Веселые, шумные и уже подвыпившие друзья отца подняли инструмент на четвертый этаж, занесли в квартиру и поставили в Большой комнате. Всего комнат было две, и звали их, точно созвездия: Маленькая, моя, и Большая (потому что больше Маленькой), она же гостиная, спальня родителей, столовая и библиотека одновременно, а теперь вот еще и комната для пианино.
Все в нем было прекрасно – и сверкающая тяжелая крышка цвета жженого сахара, и бесконечный ряд скользких, нежных, таких послушных на вид клавиш, и новенькие ярко-золотые педальки, которые выглядывали каждая из своей уютной, округлой, точно мышиной, норы, обитой изнутри зеленым бархатом.

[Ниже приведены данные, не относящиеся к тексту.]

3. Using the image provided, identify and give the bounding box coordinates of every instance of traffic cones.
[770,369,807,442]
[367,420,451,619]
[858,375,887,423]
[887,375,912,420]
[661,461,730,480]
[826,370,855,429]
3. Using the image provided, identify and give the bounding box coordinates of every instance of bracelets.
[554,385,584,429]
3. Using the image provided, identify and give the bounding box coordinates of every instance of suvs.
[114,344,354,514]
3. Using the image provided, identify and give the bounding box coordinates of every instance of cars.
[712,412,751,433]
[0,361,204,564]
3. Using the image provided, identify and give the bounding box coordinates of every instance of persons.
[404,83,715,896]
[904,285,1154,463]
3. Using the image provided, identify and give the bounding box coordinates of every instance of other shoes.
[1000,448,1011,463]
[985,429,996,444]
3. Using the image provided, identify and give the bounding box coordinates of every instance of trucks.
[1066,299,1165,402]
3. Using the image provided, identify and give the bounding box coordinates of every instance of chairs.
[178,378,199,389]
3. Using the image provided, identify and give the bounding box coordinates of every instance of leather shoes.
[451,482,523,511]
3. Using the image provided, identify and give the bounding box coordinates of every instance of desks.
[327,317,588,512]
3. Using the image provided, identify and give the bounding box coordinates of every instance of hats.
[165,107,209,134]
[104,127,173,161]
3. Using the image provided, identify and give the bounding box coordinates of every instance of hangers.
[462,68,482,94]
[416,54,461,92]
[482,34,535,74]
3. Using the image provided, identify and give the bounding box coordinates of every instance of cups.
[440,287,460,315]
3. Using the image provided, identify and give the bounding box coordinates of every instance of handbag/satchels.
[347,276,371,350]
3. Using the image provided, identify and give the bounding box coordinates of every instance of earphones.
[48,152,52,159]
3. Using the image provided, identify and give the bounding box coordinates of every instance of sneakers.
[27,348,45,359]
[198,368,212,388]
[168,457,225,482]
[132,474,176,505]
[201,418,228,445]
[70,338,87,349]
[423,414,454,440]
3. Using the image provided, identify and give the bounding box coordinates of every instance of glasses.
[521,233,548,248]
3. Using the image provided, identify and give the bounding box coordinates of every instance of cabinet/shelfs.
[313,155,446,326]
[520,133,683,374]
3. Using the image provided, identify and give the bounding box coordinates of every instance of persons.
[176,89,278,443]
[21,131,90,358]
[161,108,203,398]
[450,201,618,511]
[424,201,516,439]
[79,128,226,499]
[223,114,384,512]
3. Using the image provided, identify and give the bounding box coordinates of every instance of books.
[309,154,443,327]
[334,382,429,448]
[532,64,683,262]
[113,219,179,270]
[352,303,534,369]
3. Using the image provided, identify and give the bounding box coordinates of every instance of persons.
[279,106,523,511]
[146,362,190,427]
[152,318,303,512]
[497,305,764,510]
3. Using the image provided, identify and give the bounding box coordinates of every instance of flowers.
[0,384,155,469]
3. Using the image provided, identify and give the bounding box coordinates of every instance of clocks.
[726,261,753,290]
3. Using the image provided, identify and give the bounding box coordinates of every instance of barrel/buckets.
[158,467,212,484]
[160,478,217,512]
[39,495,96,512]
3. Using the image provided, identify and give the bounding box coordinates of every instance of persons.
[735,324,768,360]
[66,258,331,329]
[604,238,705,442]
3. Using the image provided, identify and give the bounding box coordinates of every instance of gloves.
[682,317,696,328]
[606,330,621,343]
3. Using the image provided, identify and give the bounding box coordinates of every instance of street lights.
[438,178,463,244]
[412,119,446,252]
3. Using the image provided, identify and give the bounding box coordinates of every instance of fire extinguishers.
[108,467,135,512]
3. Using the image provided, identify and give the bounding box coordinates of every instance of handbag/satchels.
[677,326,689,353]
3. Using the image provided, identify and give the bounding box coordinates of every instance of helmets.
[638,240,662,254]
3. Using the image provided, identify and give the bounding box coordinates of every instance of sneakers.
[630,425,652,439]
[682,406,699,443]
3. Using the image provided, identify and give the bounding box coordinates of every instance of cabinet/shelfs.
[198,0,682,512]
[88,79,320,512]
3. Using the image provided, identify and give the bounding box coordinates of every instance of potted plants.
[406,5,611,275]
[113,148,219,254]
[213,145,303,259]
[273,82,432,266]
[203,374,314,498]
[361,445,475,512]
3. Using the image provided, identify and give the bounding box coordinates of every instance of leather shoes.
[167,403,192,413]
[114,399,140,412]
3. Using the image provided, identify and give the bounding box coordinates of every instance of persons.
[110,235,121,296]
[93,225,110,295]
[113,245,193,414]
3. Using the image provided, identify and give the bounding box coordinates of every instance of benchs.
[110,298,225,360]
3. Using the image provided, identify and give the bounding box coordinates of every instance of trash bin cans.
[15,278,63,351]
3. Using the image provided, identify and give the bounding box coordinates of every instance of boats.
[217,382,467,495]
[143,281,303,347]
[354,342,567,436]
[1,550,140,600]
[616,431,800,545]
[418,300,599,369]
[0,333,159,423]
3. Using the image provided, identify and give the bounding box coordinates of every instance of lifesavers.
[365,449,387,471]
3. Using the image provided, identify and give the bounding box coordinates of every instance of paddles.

Но занимательней и чудесней всего был маленький, точно игрушечный, замок, врезанный прямо посредине рамы, там, где располагается «ре» первой октавы. Единственная деталь этого божественного инструмента, значение которой я тогда не могла понять. Зачем врезали этот замок? От кого нужно закрывать клавиатуру? И наконец, если есть замок, то почему нет ключа?
Я и сейчас не могу поверить, что это просто атавизм, дань традиции, согласно которой раньше ученик не мог играть без учителя и пианино было открыто только во время урока. Я не могу поверить, что ключ потерял настройщик, который пришел в тот же день, он что-то уронил и подвинул, а еще приказал наполнить трехлитровую банку водой, поставить ее в пианино и хранить там вечно.
И мне так хочется зайти в Большую комнату, которой давным-давно нет, захлопнуть гулкую крышку, взять этот воображаемый маленький латунный ключ, повернуть его в замке и никогда, никогда уже больше не писать тебе.
* * *
Впрочем, что с того, что я пишу?
Эти строки существуют сами по себе, им не нужен читатель. Порой мне кажется, что они опустились на бумагу невзначай, только чтобы отдохнуть. Как те самые детские птицы, шур! – и улетели. Как серебряная канитель на елке – дрожит, едва касаясь ветвей. И это касание, эта невесомость и независимость мучают и утешают меня. Странным образом свобода этих писем все-таки моя, и другой у меня нет. Это все, что у меня теперь осталось.
* * *
Я не знаю, когда начинается день.
Ночь моя трепещет от света и звуков: то заплачет сын, и я возьму его из кроватки на руки, и загорится в его спальне зеленый ночничок, то кашлянет во сне дочь, и я побегу накрывать ее одеялом, то заскребется в окно кошка, и я открою ей, холодной и душистой от мороза, входную дверь. И наверное, вот в этот момент ночь превращается в холодное синее утро.